Tombol itu ibarat alarm, bahwa ada sesuatu yang tidak beres tengah terjadi.

"Aku sedang mencari kamar Anda, Tuan," sahut Maria.

"Kamarku? Untuk apa kau mencari kamarku? Apakah kau ingin menjalankan tugasmu sebagai pelayan?" Jawaban pria itu sontak membuat Maria terdiam.

"Apakah itu artinya aku akan menjadi budak pria ini?" Maria mulai berfantasi liar. Membayangkan ia menjadi budak seks pria tersebut.

"Tuan..."

"Dengar, aku bukan pedofil seperti yang kau pikirkan saat ini. Aku adalah pria normal. Kau hanya murni akan menjadi pelayanku. Bukan partner hidupku. Jadi, singkirkan pikiran buruk dari otak kecilmu sebelum aku melakukan sesuatu yang tak pernah kau bayangkan sebelumnya." Seakan tahu apa yang dipikirkan Maria, Mark pun mengultimatum gadis manis tersebut. 

"Lalu mengapa Tuan memberiku seorang pelayan?" tanya Maria akhirnya.

Mark tidak langsung menjawab.
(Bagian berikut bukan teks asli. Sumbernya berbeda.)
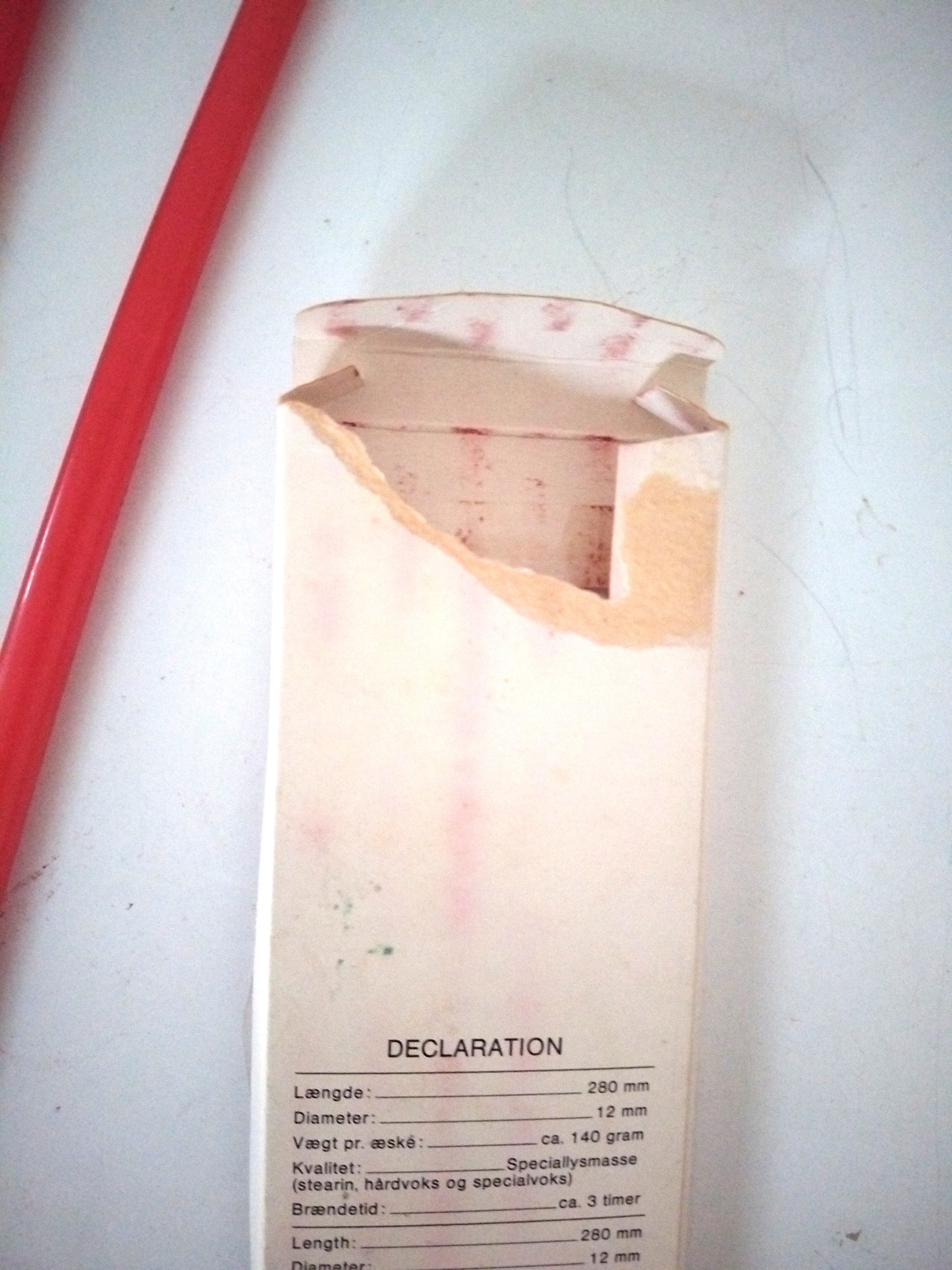 6 anciennes grandes bougies Dana Danemark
Pria itu mendekati Maria secara perlahan dengan tatapan yang sulit untuk diartikan.

Lantas pemuda tampan itu memasukan kedua tangan ke dalam saku celana sembari berkata, "Karena kau adalah pelayanku, bukan pelayan mereka. Hanya aku yang boleh memerintahmu. Bukan orang-orang itu. Apa kau paham sekarang?"

Tidak, Maria masih belum paham. Bagaimana bisa seorang pelayan memiliki pelayan? Bukankah ini artinya berbeda? Maria seakan menjadi pelayan istimewa dalam kastil tersebut. Atau dengan kata lain ia merupakan istri dari Sang pemilik gedung megah itu.
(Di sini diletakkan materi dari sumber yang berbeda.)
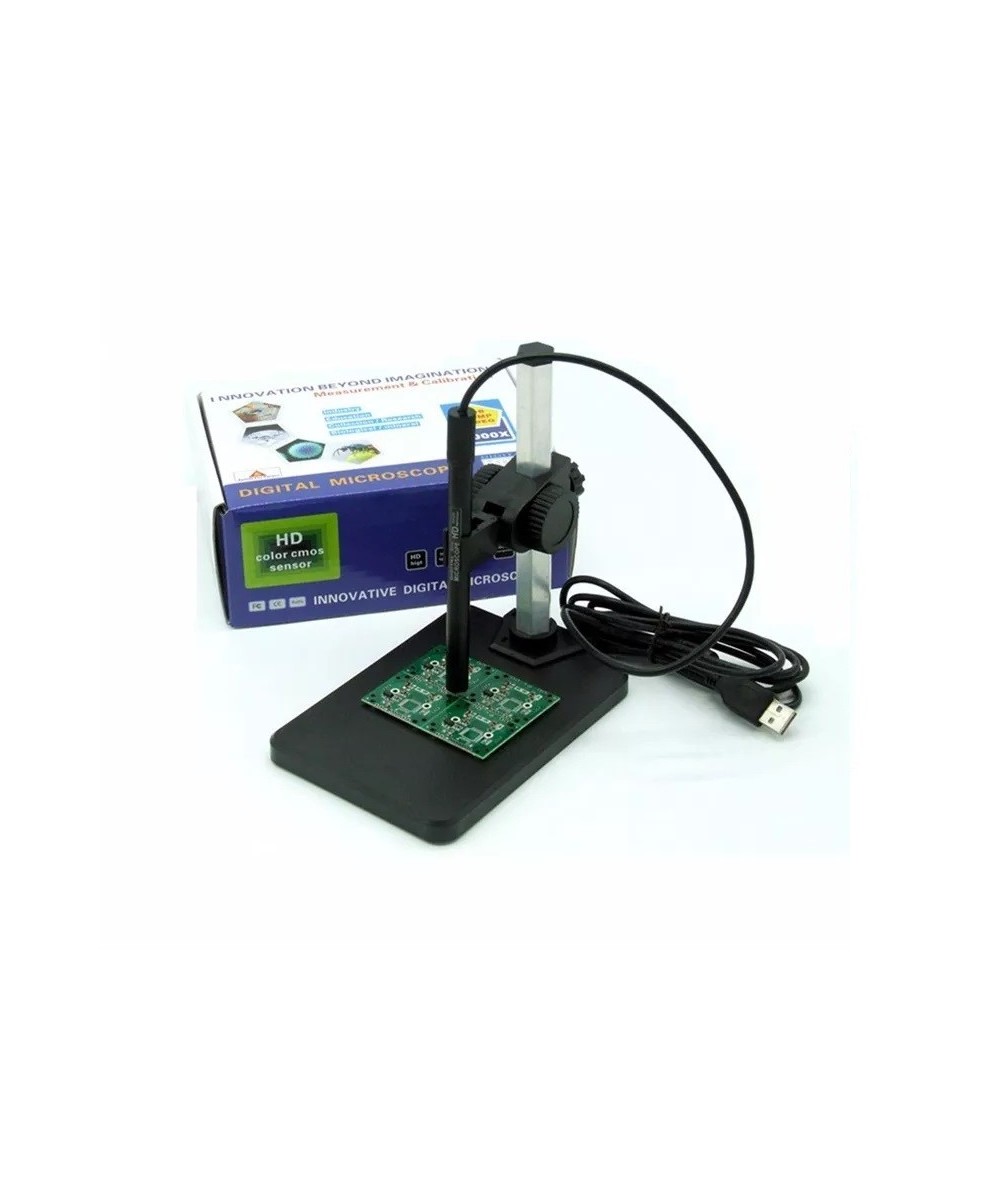 Microscopio Digital USB HD con Brillo Ajustable 1-600X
"Tidak! Aku tidak paham," sahut Maria akhirnya.

"Kembalilah ke kamarmu, nanti malam aku akan jelaskan. Sekarang aku benar-benar lelah," ungkap Mark.

"Nanti malam? Apakah itu artinya dia akan memintaku untuk tidur bersama? Bukankah barusan dia berkata, bahwa ia bukanlah seorang pedofil? Lalu apa ini?" Maria mulai panik dalam hati. Berpikir segala kemungkinan yang akan terjadi.
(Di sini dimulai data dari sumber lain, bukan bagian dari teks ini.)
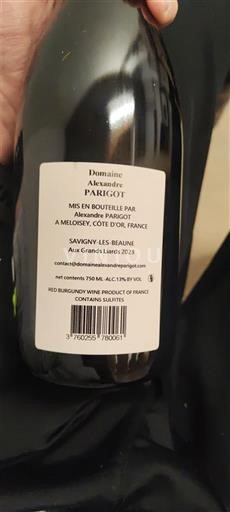 Borgoña Savigny-lès-Beaune Domaine Alexandre Parigot Aux Grands Liards 2023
"Mengapa diam saja? Apa kau lebih suka terkurung dalam ruangan ini?" imbuh pria itu setelah tak mendapati pergerakan dari Maria.

"Baiklah," sahut Maria dengan nada pelan.

"Sebenarnya apa yang akan dilakukan pria itu padaku? Apakah ini awal dari segala penderitaan yang ku alami kelak? Ya Tuhan, tolong jangan uji aku sampai melebihi batas kemampuan." Maria berdoa di dalam hati sembari meninggalkan Mark.